И меня уведомили, что я имею шансы получить место лектора при университете о советском государстве и праве. Я отнесся к этой вести со всей серьезностью, которую она заслуживала, особенно в глазах безработного, не имевшего никаких перспектив, и стал обдумывать будущий курс, подбирать для него материал. Одновременно какой-то доброжелатель сообщил, что открылась вакансия преподаватели на проектируемых курсах русского языка при Корнельском университете, во главе которых стоит Ефим (Шарль) Львович Маламут. Русский по происхождению и много моложе нас по возрасту, он был старше по эмигрантскому стажу. Маламут полностью акклиматизировался в Америке и получил широкую известность, как первоклассный переводчик с русского языка на английский. В прошлом троцкист, он давно уже стал, и до конца дней (3 июля 1965 г.) остался убежденным и страстным противником диктатуры коммунистов. На рынке русского интеллигентского труда явно началось оживление, и я решил спешно вернуться в Нью-Йорк.

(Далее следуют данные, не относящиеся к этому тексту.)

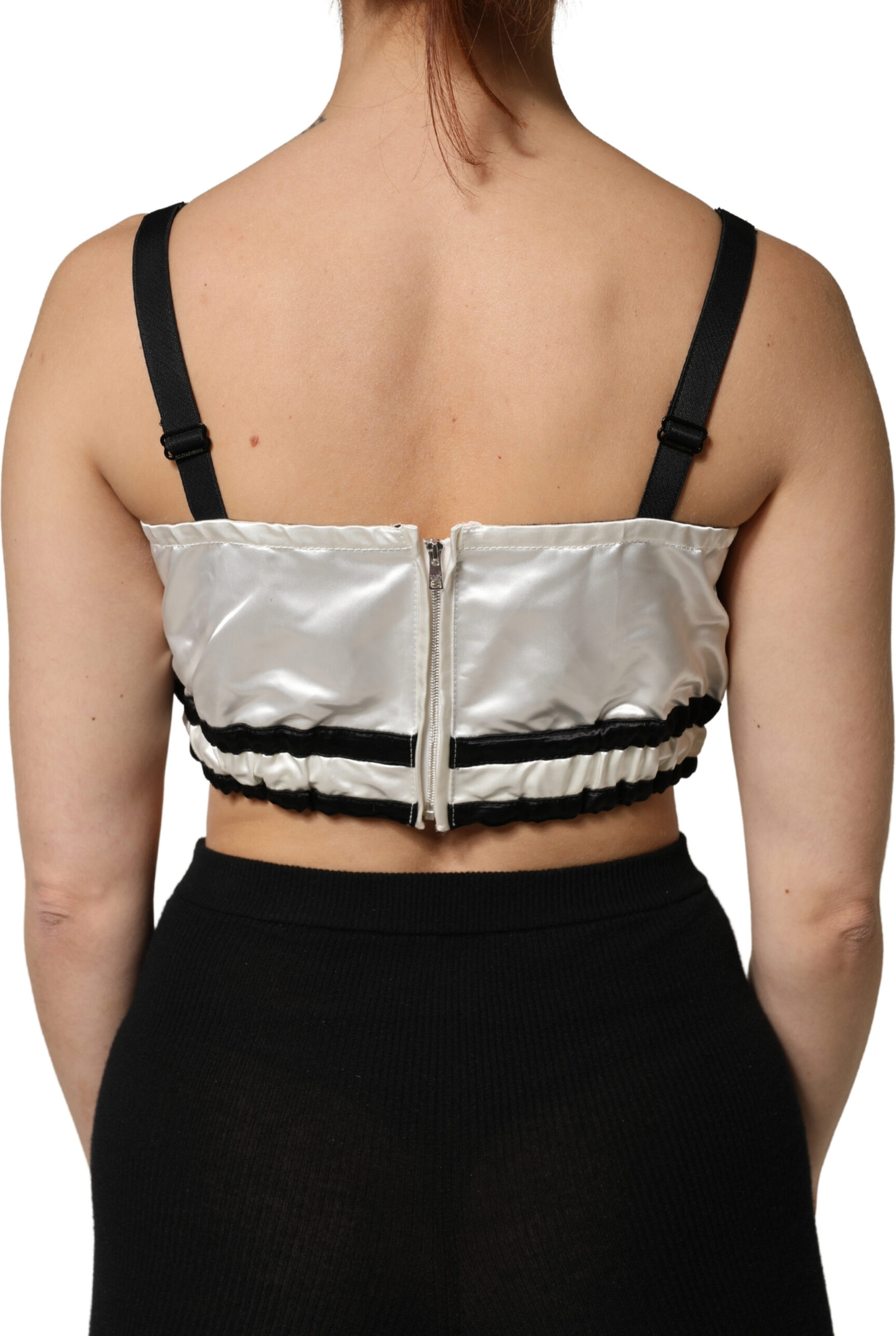 Crop Top / Bralette Dolce & Gabbana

Он встретил нас неприязненно. Комната, в которой мы прижились, но которую освободили экономии ради, когда уехали к квакерам, оказалась занятой, и нам пришлось переселиться во много худшую. Более серьезным было неожиданное крушение – неизвестно почему – проекта лекций о советском государстве и праве. Жена и я, об мы, приуныли. Кроме предложения работы при Корнельском университете, других перспектив не было. Что это за курсы, я точно себе не представлял. Сколько времени можем мы так существовать? Да и вакансия у Маламута сегодня имеется, а завтра может исчезнуть.

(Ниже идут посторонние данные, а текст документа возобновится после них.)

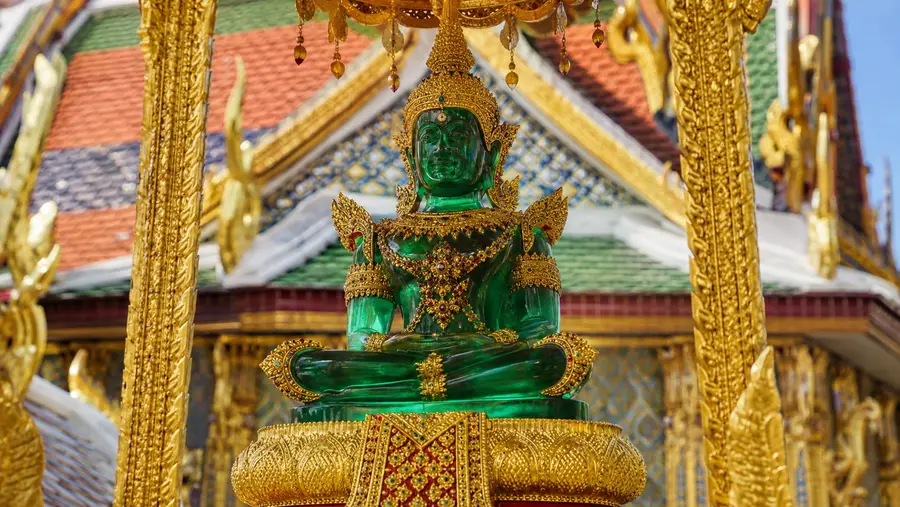 The Emerald Buddha: History & Significance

Надо решаться. Уезжать из Нью-Йорка в провинцию, в неизвестную мне Итаку, отдаленную не только от умственного и культурного центра, Нью-Йорка, но и от близких, родных и знакомых? На это было трудно пойти, особенно нам, только в ссылке или во время войны жившим не в столичных городах – Москве, Петрограде, Киеве, Берлине, Париже. Но пришел телеграфный запрос главы курсов Декивита, готов ли я занять должность преподавателя русского языка по программе армии с окладом в 200 долларов в месяц? Я очень колебался и решил спросить совета двух лиц, в коих я был абсолютно уверен, что они отнесутся к решению вопроса не только внимательно и добросовестно, а почти как мы сами. Это были наш двоюродный брат и гарант, что мы не окажемся бременем для правительства США, Лазарь Исакович Эстрин, и наш приятель с юных лет, не раз упоминавшийся выше Соломон Меерович Шварц. Оба единодушно высказались в пользу того, чтобы принять предложение, – 200 долларов в месяц на улице не валяются. Внутренне я с этим не соглашался, но считал себя не вправе по своему усмотрению решать вопрос, который предоставил решать и другим. Мелькало и соображение, которое, может быть, не приходило в голову лицу, которого оно касалось, – могу ли я решать по своей вольной воле вопрос, за неудачное решение коего расплачиваться придется не только нам, но и поручившемуся за нас.
Не без горького чувства – к себе прежде всего за свою «бездарность» покидал я Нью-Йорк, не представляя себе даже приблизительно на какой срок, возможно ведь навсегда.